Serta introduksi jenis tumbuh-tumbuhan, hewan, dan jasad renik, pembuatan dan penggunaan bahan hayati dan nonhayati,
kegiatan yang mempunyai risiko tinggi dan/atau mempengaruhi pertahanan negara;
“Dan penerapan teknologi yang diperkirakan mempunyai potensi besar untuk mempengaruhi lingkungan hidup,” ucapnya.
Ditambahkan pejabat FMPL OKU Sudirman, mereka mempertanyakan mengenai pemindahan jalur induk gas Sungai Kuang, ke jalur gas baru di Lubuk Raja oleh pihak PT. Pratiwi KSO Damma.
“Kenapa ada perubahan jalur padahal dari survei tahun 2018, tentang pembangunan proyek jaringan gas berpusat di desa Sungai Kuang,” katanya.
Namun saat ini pembangunan berpindah ke desa Lubuk Raja.

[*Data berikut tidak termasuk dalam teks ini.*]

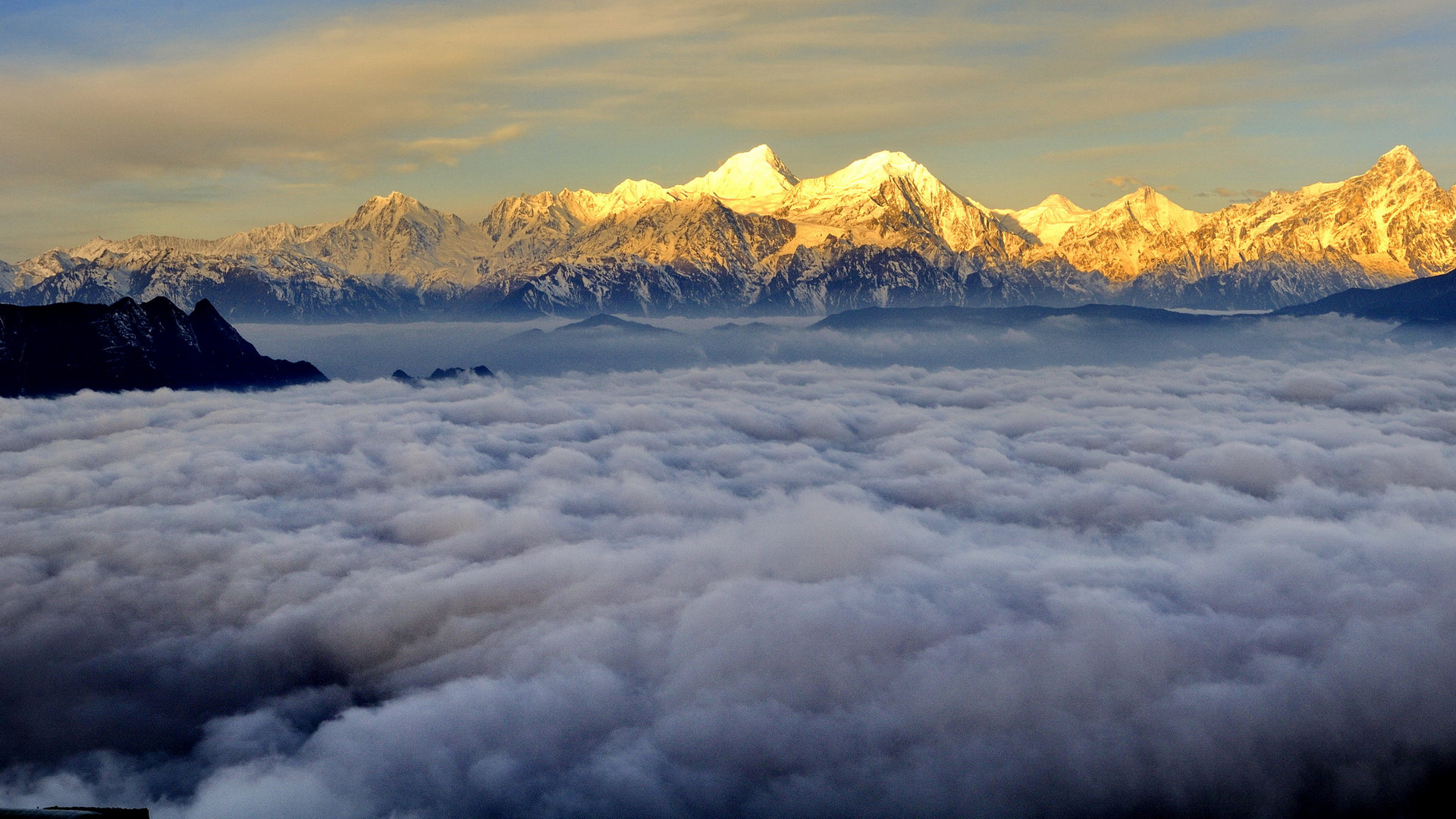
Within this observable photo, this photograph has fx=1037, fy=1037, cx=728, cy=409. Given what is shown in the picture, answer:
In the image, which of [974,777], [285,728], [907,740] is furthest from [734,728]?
[285,728]

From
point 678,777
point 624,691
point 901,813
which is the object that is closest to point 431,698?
point 624,691

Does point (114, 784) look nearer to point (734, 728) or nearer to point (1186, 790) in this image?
point (734, 728)

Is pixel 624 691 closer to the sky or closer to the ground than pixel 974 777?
closer to the sky

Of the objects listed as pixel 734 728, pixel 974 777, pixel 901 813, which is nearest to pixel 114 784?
pixel 734 728

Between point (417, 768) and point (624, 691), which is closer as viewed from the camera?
point (417, 768)

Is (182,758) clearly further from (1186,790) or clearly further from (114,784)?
(1186,790)

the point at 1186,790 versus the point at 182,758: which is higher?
the point at 182,758

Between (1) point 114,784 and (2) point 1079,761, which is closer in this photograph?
(1) point 114,784
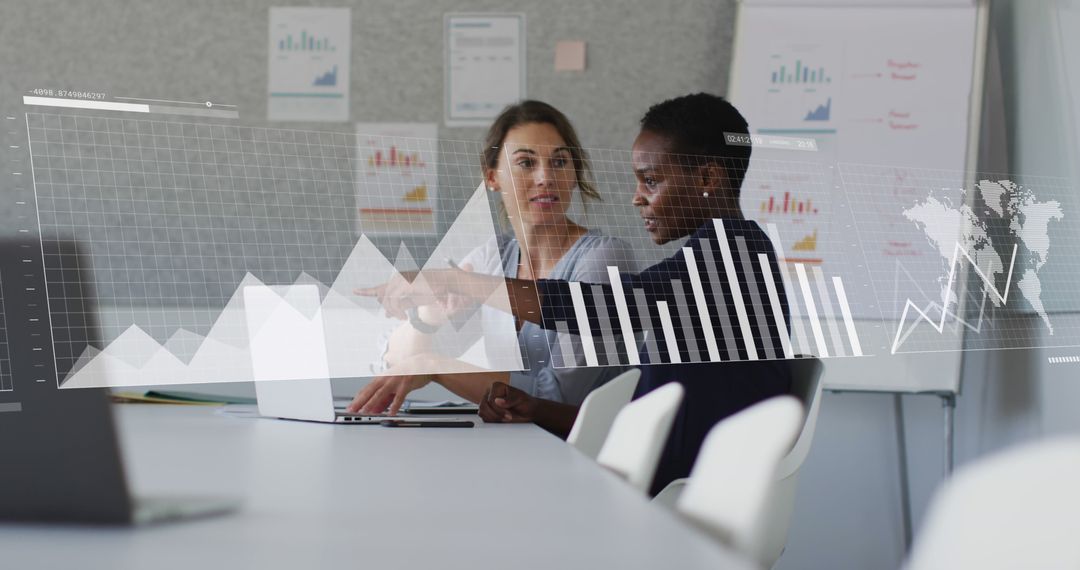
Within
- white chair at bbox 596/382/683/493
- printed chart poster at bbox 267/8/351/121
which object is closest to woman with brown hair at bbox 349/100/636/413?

Hal ini dinilainya, bertentangan dengan amanat Undang-Undang.
Sementara itu, Darwin Saputra Ketua DPC LAAGI Kabupaten OKU menjabarkan hasil temuannya di lapangan, pembangunan jargas tersebut tidak sesuai Badan Standarisasi Nasional Indonesia ( BSNI ).
Seperti kedalaman dan juga tidak adanya material pasir dan batu untuk penahan dari jalur pipa gas.
“Hal ini sesuai arahan dan intruksi Ketua Umum LAAGI untuk mengawal pembangunan JARGAS di kabupaten OKU,” ungkapnya.
Dia mengungkapkan, pembangunan jaringan gas yang dikerjakan oleh pihak PT. Pratiwi KSO Damma, untuk dibongkar dan di perbaiki sesuai petunjuk teknis BSNI.